Focusing your managed services business on cybersecurity creates several opportunities to increase margins; most significantly, by implementing layers of security at client sites, you can reduce costly security-related issues. Understanding that effective cyberdefense involves multiple layers of technology is crucial, as is the understanding that customer disruption is a revenue killer in the world of the managed services provider (MSP).
The fates of managed services providers and their clients are deeply entwined. As a result, MSPs must ensure smooth business operations for their clients if they want to keep them happy and paying.
That’s why MSPs need to provide security services for their clients. By adding security services to your offerings, you’ll open doors to new consulting opportunities, gain traction with up-market customers, and be able to offer premium security compliance suites.
With the increase of disruptive cyberattacks, and the expense of cleaning up those attacks, especially from ransomware, all MSPs can benefit from implementing multiple layers of defense.
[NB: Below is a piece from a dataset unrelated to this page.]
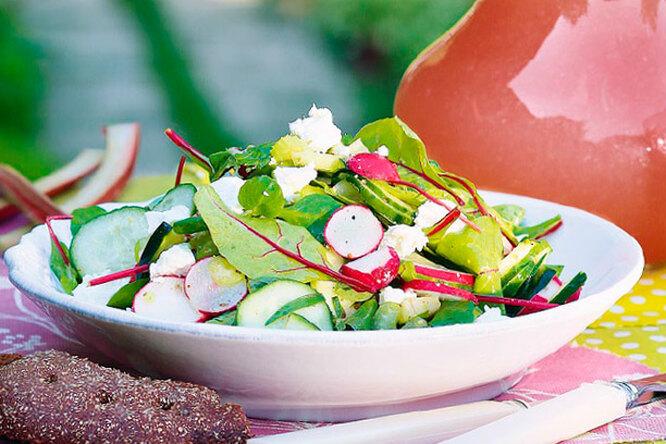 Салат с молодым редисом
It’s a win for your customers and revenue friendly for your MSP.
This whitepaper suggests the types of services that an MSP can offer to truly provide managed security services. It explores the kinds of attacks that services providers can help customers avoid, and provides some guidance on the underlying security design and methodology needed by MSPs who want to make the transition into this new, lucrative security service opportunity.
The headlines are filled with stories of data breaches, detailing how yet another company or organization has lost customer records, suffered embarrassment and sustained a financial loss.
Every month, the headlines are filled with stories of data breaches, detailing how yet another company or organization has lost customer records, suffered embarrassment and sustained a financial loss, thanks to a cybersecurity incident. The following section provides some examples, along with the weaknesses in corporate infrastructure, that allowed them to happen. These are particularly instructive when building a security solution designed to protect clients.
Japan Airlines only noticed that it had been hacked after investigating slow network performance. The company found that attackers had broken into its system and extracted customer information including names, genders, birth dates, addresses, email addresses, and workplaces of JAL’s mileage program members (1) . Up to 750,000 customers were affected by the attack, which placed malware on 23 computers on its network. The malware was believed to have been delivered via a phishing email.
JAPAN PENSION SERVICE
The Japan Pension Service lost 1.25 million customers’ records to hackers who sent malware-laced email attachments disguised as a health ministry document. Pension IDs, names, birth dates and addresses were compromised, officials revealed.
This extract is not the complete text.